# Transparente Übergänge zwischen Bildern?



## Zeitgeist (15. September 2002)

Hi Leute, sorry bin noch ziemlich neu aber kann mir
jemand sagen wie ich transparente übergänge zwischen verschiedenen
Bilder zustande bekomme?

so wie hier

http://images.ea.com/eagames/official/bf1942/wallpapers/bf1942_wallpaper_1024_4.jpg


----------



## X-trOn (15. September 2002)

Also is eigentlich ganz einfach:

Als erstes brauchst du die Bilder die du überblenden wilst, jedes in einer eigenen Ebene, dann klickst du auf "Ebenenmaske hinzufügen" und übermalst IN der EBENENMASKE allse mit Schwarz das du nicht haben wilst, weiche übergänge machst du mit weichen brushes(PINSELN) für jedes bild das du überblendenwillst machst du das dann ganz genau so

Greatz
X-trOn

PS: Hoffe ich habs auch für absolute Newbs (bist du einer ??) verständlich erklärt, wenn nicht dann frag halt nochmal


----------



## Zeitgeist (15. September 2002)

Hey danke  naja totaler N00b bin ich nich


----------



## _voodoo (15. September 2002)

hmmm ich versteh die methode vom xtron nicht...

(Fragen zu abgebildeten Szenen)

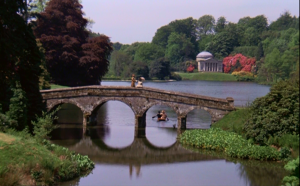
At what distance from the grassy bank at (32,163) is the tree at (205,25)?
474 feet

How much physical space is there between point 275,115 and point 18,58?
15.8 metres

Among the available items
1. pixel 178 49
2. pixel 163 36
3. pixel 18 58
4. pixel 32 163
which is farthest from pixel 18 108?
A: pixel 163 36

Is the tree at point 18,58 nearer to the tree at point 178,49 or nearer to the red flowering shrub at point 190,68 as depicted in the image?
the red flowering shrub at point 190,68

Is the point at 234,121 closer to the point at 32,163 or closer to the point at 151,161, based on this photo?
the point at 151,161

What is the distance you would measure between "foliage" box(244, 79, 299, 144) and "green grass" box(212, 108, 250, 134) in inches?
70.4

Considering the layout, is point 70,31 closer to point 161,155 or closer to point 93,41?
point 93,41

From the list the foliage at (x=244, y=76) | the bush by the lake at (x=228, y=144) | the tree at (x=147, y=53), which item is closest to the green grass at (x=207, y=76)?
the foliage at (x=244, y=76)

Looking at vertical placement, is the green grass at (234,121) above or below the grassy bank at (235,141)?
above

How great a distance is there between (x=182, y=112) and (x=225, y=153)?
867 cm

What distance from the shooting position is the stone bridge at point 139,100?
3525 centimetres

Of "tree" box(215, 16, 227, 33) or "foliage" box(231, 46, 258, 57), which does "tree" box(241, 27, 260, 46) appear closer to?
"foliage" box(231, 46, 258, 57)

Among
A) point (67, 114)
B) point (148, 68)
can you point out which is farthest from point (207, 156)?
point (148, 68)

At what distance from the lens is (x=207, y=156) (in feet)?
91.4

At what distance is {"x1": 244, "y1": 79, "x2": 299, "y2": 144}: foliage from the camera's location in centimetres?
2608
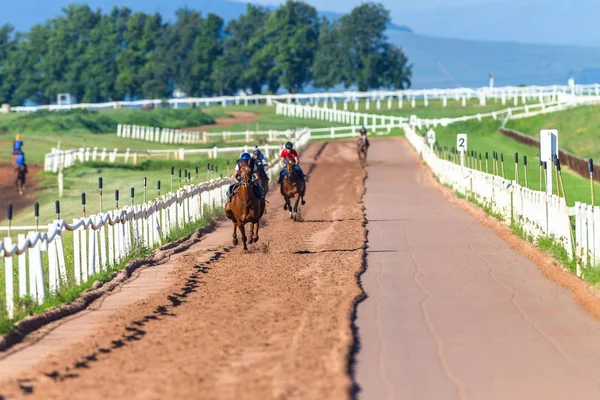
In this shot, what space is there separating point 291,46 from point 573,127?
260 feet

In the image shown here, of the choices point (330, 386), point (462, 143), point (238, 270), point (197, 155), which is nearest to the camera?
point (330, 386)

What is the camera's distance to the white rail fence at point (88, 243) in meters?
16.1

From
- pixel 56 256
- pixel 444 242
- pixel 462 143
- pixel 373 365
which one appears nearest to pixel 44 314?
pixel 56 256

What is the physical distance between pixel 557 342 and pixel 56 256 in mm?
7460

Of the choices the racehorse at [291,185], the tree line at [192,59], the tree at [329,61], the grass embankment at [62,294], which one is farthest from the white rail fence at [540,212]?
the tree at [329,61]

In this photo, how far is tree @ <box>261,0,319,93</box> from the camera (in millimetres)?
146750

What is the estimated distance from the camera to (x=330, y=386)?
34.8ft

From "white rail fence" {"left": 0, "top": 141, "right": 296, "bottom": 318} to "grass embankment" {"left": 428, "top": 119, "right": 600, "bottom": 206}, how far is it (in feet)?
35.3

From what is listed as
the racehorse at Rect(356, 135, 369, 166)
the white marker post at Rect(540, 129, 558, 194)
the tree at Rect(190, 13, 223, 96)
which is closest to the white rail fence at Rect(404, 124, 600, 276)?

» **Aufgabenstellung**
Schreibe aus dem Forumsthread über transparente Bildübergänge den Abschnitt zwischen „Hi Leute, sorry“ und „X-trOn (15. September 2002)“ wörtlich ab, beide Stellen eingeschlossen.

» **Schriftliche Antwort**
Hi Leute, sorry bin noch ziemlich neu aber kann mir
jemand sagen wie ich transparente übergänge zwischen verschiedenen
Bilder zustande bekomme?

so wie hier

http://images.ea.com/eagames/official/bf1942/wallpapers/bf1942_wallpaper_1024_4.jpg


----------



## X-trOn (15. September 2002)